Finalists for New Restaurant of the Year 2018

Three hot-to-trot new restaurants - and all of them in Sydney, where diners have been spoiled with openings in the last year. Among the city's many newcomers, you'd be wise to take note of these three names.

Cirrus Dining, Sydney
With the openings of Bentley, Monopole and Yellow under their belts, Brent Savage and Nick Hildebrandt could be forgiven for taking things easy for a while. Instead they decided to double down and open an ambitious seafood restaurant in the waterside site vacated by the Noma Australia pop-up, pulling out all the stops with design by Pascale Gomes-McNabb and a 45-page wine list that's an erudite ode to the charms of white and lighter red varieties. At the same time, the cooking is some of the most relaxed Savage has ever put his name to, and while the service is as professional and pacy as ever, it's also pleasantly low-key. It's the leader of the pack at Barangaroo, and a winning new player on the national scene.
In short: The catch of the day.
Shark Bay red mullet with asparagus, broad beans and fennel at Saint Peter.
Shark penis. Sea urchin gonads on crumpets. Cod liver on toast. Crumbed toothfish cheek. Remember the last time you asked a waiter about the specials and they retorted that everything was special? At Saint Peter it might actually be true. And there's more going on here than clickbait.
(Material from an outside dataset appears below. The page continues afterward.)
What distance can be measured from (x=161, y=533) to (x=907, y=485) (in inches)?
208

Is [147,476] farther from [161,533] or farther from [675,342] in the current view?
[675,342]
Even the simple-seeming likes of fish and chips is executed with radical flair and maximum respect for ingredients. Josh Niland is on a mission to change the way you think about Australian seafood (and native ingredients and food waste) and he's laying out his argument one fish finger at a time to an adoring fan base. And hey, those were sustainable shark penises.
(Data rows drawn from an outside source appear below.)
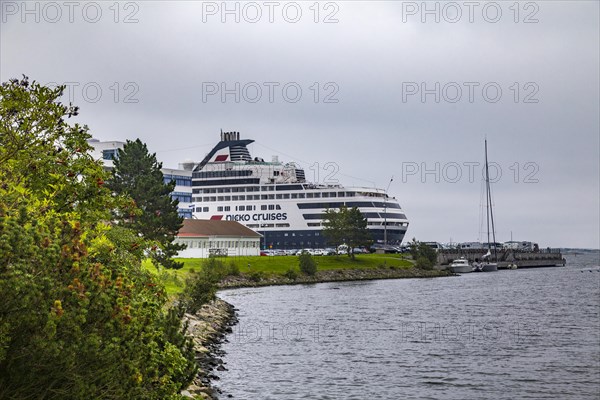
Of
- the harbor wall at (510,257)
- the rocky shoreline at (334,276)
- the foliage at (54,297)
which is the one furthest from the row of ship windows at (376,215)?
the foliage at (54,297)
In short: Fish for compliments.
The open kitchen and hearth at Fred's.
As restaurant conglomerates get bigger and bigger, it's easier than ever to find examples of the fact that money can't buy you taste. But Fred's is a great instance of the big end of town getting it really (really) right. The considerable resources of the Merivale group (international reach for talent, thousands of staff on the books, serious design chops in and out of house, and impressive vinous reserves among them) have been brought to bear on a venue where charm is emphasised over dazzle, provenance is privileged over technique and gifted people like Danielle Alvarez and Caitlyn Rees are given a handsome stage to simply do what they do best. 
In short: The hottest plates in town.